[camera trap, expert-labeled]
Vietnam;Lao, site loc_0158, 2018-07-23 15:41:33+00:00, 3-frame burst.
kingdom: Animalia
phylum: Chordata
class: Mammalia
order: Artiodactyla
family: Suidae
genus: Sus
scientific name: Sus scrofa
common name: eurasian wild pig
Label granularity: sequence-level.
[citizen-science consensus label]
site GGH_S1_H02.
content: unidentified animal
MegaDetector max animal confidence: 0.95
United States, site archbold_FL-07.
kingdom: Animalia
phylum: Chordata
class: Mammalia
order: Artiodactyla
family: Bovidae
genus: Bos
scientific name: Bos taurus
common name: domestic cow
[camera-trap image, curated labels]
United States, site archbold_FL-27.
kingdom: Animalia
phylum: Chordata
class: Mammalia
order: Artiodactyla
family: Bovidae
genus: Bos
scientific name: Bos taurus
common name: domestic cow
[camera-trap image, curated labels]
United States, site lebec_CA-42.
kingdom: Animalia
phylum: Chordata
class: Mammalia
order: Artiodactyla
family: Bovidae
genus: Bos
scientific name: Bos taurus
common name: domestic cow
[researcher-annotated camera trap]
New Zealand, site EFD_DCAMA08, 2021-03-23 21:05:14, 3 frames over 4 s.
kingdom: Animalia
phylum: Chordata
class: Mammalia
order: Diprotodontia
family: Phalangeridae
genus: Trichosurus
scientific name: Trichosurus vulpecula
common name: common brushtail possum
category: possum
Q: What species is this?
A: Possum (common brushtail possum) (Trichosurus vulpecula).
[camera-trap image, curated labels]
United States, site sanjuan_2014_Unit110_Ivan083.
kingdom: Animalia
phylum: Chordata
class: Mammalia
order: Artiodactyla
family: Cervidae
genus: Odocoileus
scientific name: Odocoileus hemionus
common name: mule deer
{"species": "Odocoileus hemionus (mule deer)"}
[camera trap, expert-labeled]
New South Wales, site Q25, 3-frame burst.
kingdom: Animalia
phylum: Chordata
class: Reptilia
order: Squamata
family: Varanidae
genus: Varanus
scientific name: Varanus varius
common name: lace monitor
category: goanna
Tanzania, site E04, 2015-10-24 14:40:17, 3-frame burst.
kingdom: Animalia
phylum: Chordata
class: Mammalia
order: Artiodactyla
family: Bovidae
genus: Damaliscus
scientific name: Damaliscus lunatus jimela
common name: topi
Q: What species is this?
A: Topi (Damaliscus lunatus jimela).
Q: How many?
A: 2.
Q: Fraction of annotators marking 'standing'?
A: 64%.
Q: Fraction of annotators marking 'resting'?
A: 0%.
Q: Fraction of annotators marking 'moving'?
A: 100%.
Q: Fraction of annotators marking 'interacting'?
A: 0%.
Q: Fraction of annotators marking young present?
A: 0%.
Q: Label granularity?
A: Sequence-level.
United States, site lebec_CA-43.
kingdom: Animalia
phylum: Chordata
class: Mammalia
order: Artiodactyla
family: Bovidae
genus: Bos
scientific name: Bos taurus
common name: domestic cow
===============
Give all of the material again, exactly.

[camera trap, expert-labeled]
Vietnam;Lao, site loc_0158, 2018-07-23 15:41:33+00:00, 3-frame burst.
kingdom: Animalia
phylum: Chordata
class: Mammalia
order: Artiodactyla
family: Suidae
genus: Sus
scientific name: Sus scrofa
common name: eurasian wild pig
Label granularity: sequence-level.
[citizen-science consensus label]
site GGH_S1_H02.
content: unidentified animal
MegaDetector max animal confidence: 0.95
United States, site archbold_FL-07.
kingdom: Animalia
phylum: Chordata
class: Mammalia
order: Artiodactyla
family: Bovidae
genus: Bos
scientific name: Bos taurus
common name: domestic cow
[camera-trap image, curated labels]
United States, site archbold_FL-27.
kingdom: Animalia
phylum: Chordata
class: Mammalia
order: Artiodactyla
family: Bovidae
genus: Bos
scientific name: Bos taurus
common name: domestic cow
[camera-trap image, curated labels]
United States, site lebec_CA-42.
kingdom: Animalia
phylum: Chordata
class: Mammalia
order: Artiodactyla
family: Bovidae
genus: Bos
scientific name: Bos taurus
common name: domestic cow
[researcher-annotated camera trap]
New Zealand, site EFD_DCAMA08, 2021-03-23 21:05:14, 3 frames over 4 s.
kingdom: Animalia
phylum: Chordata
class: Mammalia
order: Diprotodontia
family: Phalangeridae
genus: Trichosurus
scientific name: Trichosurus vulpecula
common name: common brushtail possum
category: possum
Q: What species is this?
A: Possum (common brushtail possum) (Trichosurus vulpecula).
[camera-trap image, curated labels]
United States, site sanjuan_2014_Unit110_Ivan083.
kingdom: Animalia
phylum: Chordata
class: Mammalia
order: Artiodactyla
family: Cervidae
genus: Odocoileus
scientific name: Odocoileus hemionus
common name: mule deer
{"species": "Odocoileus hemionus (mule deer)"}
[camera trap, expert-labeled]
New South Wales, site Q25, 3-frame burst.
kingdom: Animalia
phylum: Chordata
class: Reptilia
order: Squamata
family: Varanidae
genus: Varanus
scientific name: Varanus varius
common name: lace monitor
category: goanna
Tanzania, site E04, 2015-10-24 14:40:17, 3-frame burst.
kingdom: Animalia
phylum: Chordata
class: Mammalia
order: Artiodactyla
family: Bovidae
genus: Damaliscus
scientific name: Damaliscus lunatus jimela
common name: topi
Q: What species is this?
A: Topi (Damaliscus lunatus jimela).
Q: How many?
A: 2.
Q: Fraction of annotators marking 'standing'?
A: 64%.
Q: Fraction of annotators marking 'resting'?
A: 0%.
Q: Fraction of annotators marking 'moving'?
A: 100%.
Q: Fraction of annotators marking 'interacting'?
A: 0%.
Q: Fraction of annotators marking young present?
A: 0%.
Q: Label granularity?
A: Sequence-level.
United States, site lebec_CA-43.
kingdom: Animalia
phylum: Chordata
class: Mammalia
order: Artiodactyla
family: Bovidae
genus: Bos
scientific name: Bos taurus
common name: domestic cow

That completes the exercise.